Denial about the costs of and the threats posed by sea level rise is not exclusive to the average homeowner. In 2012, the North Carolina legislature passed a measure forbidding the adoption of any “rule, policy, or planning guideline that defines a rate of sea-level change for regulatory purposes” after scientists from the state’s Coastal Resources Commission issued a report estimating a century-long sea level rise of 39 inches.
In 2015, the Miami Herald reported that former Gov.
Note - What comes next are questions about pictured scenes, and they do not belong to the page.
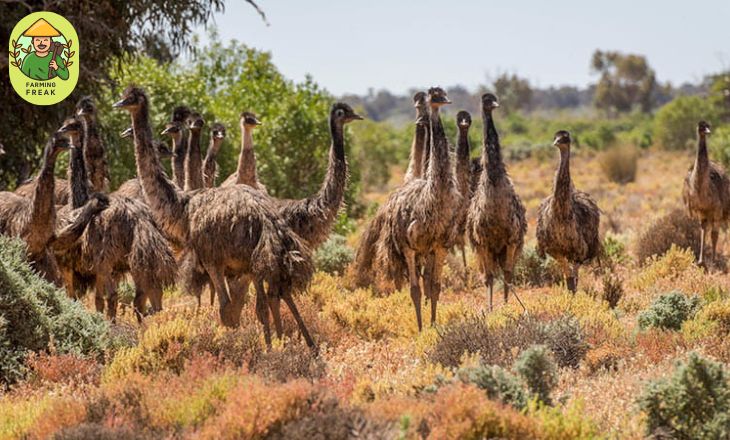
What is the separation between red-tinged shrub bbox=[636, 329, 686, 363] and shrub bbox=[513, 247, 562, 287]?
5.09 metres

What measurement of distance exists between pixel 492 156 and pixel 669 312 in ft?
7.74

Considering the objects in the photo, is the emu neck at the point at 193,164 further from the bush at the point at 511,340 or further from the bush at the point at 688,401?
the bush at the point at 688,401

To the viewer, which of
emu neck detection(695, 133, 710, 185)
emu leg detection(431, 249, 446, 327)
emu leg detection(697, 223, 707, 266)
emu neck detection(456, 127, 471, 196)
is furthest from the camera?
emu neck detection(695, 133, 710, 185)

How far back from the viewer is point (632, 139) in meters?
47.4

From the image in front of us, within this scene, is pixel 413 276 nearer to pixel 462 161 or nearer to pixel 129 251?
pixel 462 161

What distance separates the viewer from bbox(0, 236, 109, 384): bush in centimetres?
675

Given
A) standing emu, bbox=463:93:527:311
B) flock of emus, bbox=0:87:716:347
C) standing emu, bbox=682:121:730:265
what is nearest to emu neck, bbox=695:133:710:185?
standing emu, bbox=682:121:730:265

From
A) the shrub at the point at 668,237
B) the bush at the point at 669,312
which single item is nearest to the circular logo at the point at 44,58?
the bush at the point at 669,312

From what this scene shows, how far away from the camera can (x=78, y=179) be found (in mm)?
9172

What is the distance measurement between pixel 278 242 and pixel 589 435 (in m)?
3.35

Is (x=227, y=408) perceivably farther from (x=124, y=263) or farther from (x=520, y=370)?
(x=124, y=263)

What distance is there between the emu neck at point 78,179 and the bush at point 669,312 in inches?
222

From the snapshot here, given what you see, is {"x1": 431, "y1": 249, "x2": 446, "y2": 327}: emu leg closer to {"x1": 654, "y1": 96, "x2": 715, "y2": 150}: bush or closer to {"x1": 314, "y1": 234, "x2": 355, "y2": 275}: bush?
{"x1": 314, "y1": 234, "x2": 355, "y2": 275}: bush

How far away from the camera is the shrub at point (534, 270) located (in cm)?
1284
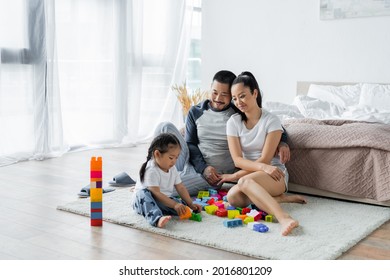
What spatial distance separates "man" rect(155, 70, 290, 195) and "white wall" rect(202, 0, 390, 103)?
2105mm

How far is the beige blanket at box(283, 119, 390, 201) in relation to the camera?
2.79 meters

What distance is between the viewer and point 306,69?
5.05 meters

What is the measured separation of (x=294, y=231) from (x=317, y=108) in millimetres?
1997

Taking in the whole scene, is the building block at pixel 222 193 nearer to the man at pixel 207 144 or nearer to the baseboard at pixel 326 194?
the man at pixel 207 144

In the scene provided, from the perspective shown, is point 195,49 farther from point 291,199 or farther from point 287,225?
point 287,225

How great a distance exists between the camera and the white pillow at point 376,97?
420 centimetres

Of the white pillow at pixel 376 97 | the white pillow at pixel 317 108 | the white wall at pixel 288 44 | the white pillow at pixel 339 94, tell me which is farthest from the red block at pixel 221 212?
the white wall at pixel 288 44

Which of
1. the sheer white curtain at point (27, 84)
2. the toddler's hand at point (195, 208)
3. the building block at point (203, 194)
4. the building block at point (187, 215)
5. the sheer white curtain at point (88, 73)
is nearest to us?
the building block at point (187, 215)

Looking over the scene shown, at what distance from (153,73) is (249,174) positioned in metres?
3.17

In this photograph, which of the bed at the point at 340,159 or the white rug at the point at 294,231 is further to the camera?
the bed at the point at 340,159

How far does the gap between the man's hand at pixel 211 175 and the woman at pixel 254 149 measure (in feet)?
0.72

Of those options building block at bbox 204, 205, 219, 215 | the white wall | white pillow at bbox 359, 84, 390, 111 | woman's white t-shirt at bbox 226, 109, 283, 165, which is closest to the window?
the white wall

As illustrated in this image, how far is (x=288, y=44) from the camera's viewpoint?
16.9 ft

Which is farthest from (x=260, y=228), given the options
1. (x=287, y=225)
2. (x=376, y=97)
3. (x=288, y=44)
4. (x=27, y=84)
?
(x=288, y=44)
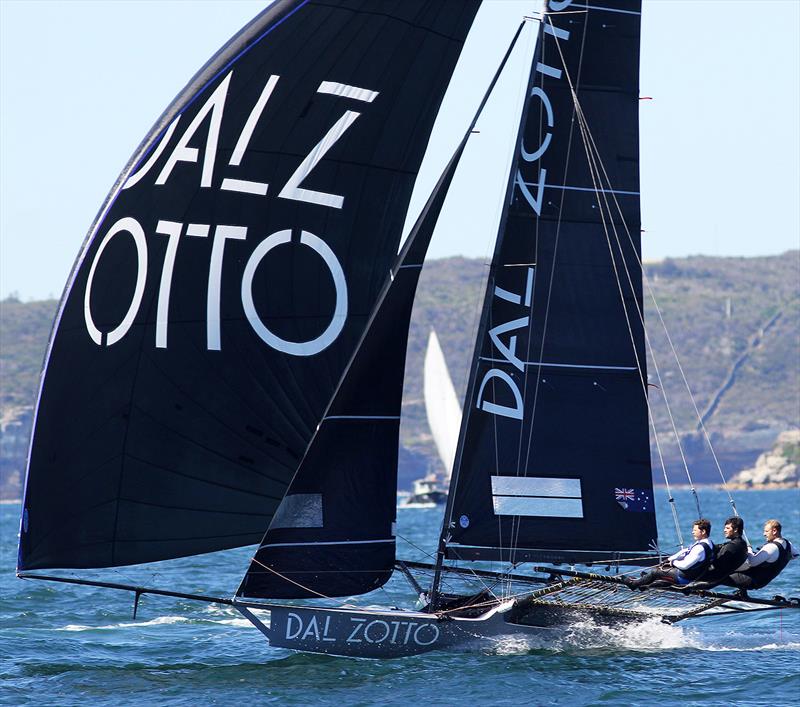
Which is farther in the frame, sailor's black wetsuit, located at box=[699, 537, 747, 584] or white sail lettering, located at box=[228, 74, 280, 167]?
sailor's black wetsuit, located at box=[699, 537, 747, 584]

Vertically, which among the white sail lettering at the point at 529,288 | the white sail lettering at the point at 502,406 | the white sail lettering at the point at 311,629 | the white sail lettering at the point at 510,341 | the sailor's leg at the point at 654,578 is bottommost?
the white sail lettering at the point at 311,629

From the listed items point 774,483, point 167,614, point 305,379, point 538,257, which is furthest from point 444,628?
point 774,483

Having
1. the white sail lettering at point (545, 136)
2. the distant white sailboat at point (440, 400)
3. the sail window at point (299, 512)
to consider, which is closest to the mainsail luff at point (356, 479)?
the sail window at point (299, 512)

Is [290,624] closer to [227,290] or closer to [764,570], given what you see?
[227,290]

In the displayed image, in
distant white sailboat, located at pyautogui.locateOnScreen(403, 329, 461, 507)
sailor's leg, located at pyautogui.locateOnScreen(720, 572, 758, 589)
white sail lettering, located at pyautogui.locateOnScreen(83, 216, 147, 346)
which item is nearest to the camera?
white sail lettering, located at pyautogui.locateOnScreen(83, 216, 147, 346)

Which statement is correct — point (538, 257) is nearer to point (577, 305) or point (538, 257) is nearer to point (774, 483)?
point (577, 305)

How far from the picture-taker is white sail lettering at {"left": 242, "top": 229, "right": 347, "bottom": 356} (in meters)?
13.2

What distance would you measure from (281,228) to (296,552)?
2.94m

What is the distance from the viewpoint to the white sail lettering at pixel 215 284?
13.1m

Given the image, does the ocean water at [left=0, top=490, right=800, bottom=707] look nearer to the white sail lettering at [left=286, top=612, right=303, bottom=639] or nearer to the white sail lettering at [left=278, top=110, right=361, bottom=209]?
the white sail lettering at [left=286, top=612, right=303, bottom=639]

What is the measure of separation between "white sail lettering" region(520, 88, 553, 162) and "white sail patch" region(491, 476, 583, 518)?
3.08 meters

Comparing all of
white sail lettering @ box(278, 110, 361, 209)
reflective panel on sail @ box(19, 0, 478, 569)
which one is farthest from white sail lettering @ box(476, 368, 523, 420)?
white sail lettering @ box(278, 110, 361, 209)

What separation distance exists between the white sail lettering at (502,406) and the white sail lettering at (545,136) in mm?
2062

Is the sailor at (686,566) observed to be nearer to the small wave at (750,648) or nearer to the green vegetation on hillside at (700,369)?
the small wave at (750,648)
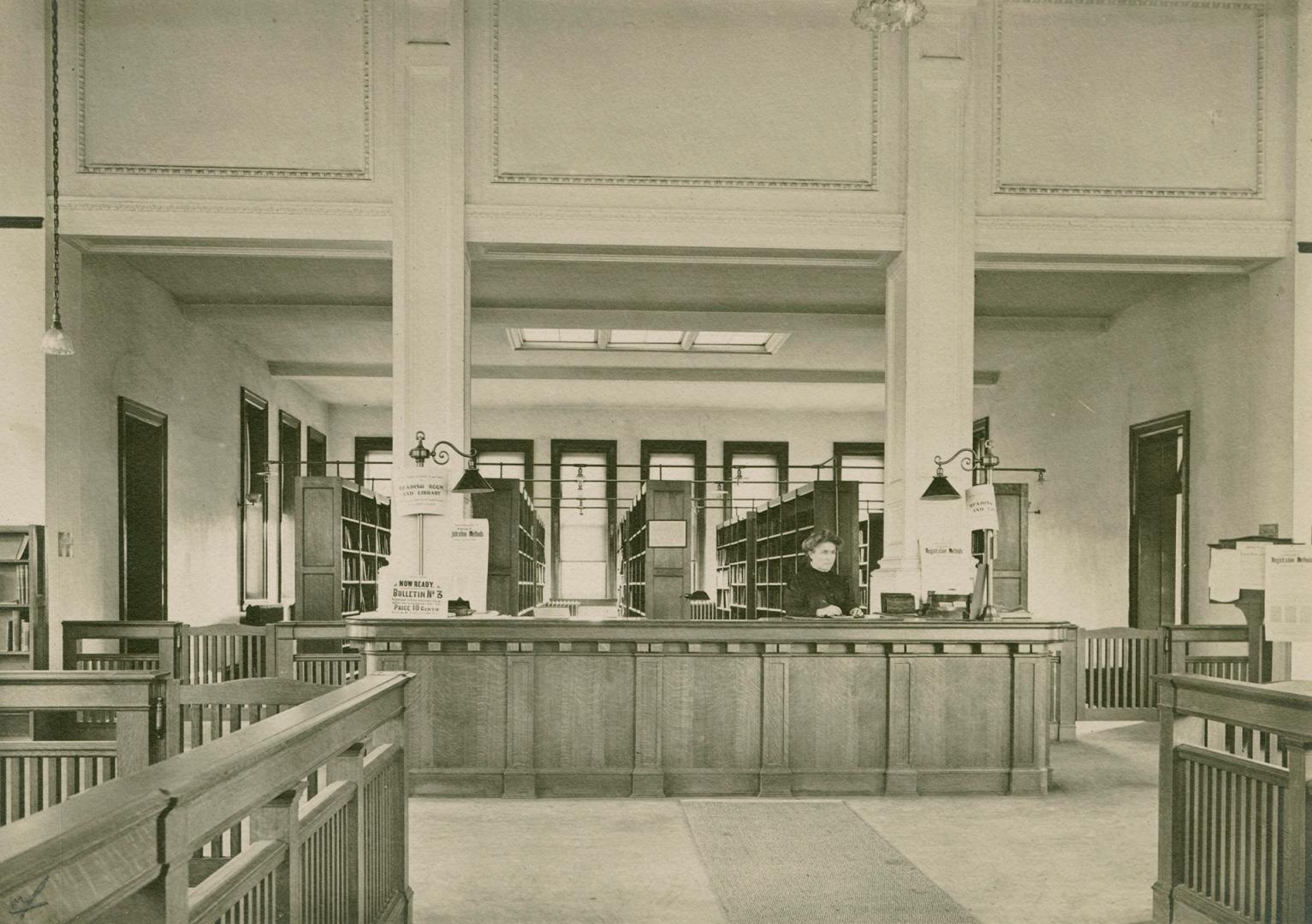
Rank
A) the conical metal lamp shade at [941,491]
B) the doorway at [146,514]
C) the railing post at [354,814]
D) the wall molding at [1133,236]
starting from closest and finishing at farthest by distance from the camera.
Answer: the railing post at [354,814] → the conical metal lamp shade at [941,491] → the wall molding at [1133,236] → the doorway at [146,514]

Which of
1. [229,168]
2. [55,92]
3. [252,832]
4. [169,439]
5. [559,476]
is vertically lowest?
[252,832]

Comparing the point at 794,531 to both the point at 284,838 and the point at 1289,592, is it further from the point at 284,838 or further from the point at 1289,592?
the point at 284,838

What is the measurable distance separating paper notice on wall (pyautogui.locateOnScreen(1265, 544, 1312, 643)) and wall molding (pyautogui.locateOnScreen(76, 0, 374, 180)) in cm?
582

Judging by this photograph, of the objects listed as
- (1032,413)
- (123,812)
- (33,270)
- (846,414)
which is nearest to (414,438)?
(33,270)

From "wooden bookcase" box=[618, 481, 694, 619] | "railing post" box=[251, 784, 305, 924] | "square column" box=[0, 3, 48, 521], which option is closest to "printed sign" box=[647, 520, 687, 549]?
"wooden bookcase" box=[618, 481, 694, 619]

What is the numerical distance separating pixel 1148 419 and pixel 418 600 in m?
7.04

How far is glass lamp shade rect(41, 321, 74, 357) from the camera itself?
235 inches

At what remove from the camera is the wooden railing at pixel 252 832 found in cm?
149

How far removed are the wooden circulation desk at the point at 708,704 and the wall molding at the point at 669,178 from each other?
3006mm

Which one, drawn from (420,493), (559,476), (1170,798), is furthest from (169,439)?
(1170,798)

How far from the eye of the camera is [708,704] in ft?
18.8

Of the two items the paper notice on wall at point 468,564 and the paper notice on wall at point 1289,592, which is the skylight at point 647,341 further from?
the paper notice on wall at point 1289,592

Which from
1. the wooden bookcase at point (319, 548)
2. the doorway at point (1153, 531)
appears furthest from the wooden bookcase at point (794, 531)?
the wooden bookcase at point (319, 548)

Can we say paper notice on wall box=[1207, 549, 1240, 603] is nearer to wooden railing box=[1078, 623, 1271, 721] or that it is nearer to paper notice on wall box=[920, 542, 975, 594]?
paper notice on wall box=[920, 542, 975, 594]
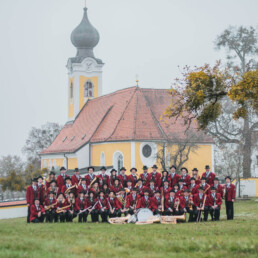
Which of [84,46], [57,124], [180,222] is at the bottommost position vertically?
[180,222]

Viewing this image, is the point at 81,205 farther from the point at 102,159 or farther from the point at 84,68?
the point at 84,68

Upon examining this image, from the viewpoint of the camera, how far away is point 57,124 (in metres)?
75.1

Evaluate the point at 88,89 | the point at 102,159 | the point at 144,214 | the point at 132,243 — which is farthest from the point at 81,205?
the point at 88,89

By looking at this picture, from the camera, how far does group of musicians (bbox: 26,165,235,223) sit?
56.9 feet

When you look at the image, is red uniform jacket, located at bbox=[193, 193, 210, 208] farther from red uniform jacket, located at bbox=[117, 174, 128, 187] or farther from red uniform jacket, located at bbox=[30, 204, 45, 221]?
red uniform jacket, located at bbox=[30, 204, 45, 221]

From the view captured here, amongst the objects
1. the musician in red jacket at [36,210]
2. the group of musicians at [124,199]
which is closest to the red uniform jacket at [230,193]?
the group of musicians at [124,199]

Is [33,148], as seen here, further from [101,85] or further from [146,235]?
[146,235]

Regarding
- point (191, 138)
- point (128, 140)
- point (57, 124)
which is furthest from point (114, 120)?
point (57, 124)

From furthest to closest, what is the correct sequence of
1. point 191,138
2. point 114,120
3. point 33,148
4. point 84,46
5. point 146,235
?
point 33,148 < point 84,46 < point 114,120 < point 191,138 < point 146,235

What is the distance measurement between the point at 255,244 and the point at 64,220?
8.90 m

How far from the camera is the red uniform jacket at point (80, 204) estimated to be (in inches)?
695

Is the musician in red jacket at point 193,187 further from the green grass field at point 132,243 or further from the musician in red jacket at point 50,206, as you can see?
the musician in red jacket at point 50,206

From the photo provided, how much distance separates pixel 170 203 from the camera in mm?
17406

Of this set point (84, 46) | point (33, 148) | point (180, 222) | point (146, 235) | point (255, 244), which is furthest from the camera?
point (33, 148)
Rick Scott prohibited the state’s Department of Environmental Protection officials from using the terms “climate change” and “global warming” in any public or even interagency communications.
Rhode Island policymakers seeking regulatory changes to ensure resilient building and the tax dollars to protect infrastructure and their property tax base know that public understanding is critical to building political support for difficult decisions. The second recommendation of that 2016 House commission considering flooding’s economic risk was: “Increase statewide awareness.” The commission acknowledged the ignorance of many policy makers and recommended mandatory climate, flooding, and sea level rise training for local planning commissions, zoning boards, and Realtors and disseminating CRMC’s flood risk information.
Belief in the impact of sea level rise is starting to affect new housing construction. A study co-authored by Lint Barrage, an assistant professor of economics at the University of California Santa Barbara, found that in locales where there is widespread belief in the threat of sea level rise, there is significantly less new housing construction in counties with more sea level rise exposure.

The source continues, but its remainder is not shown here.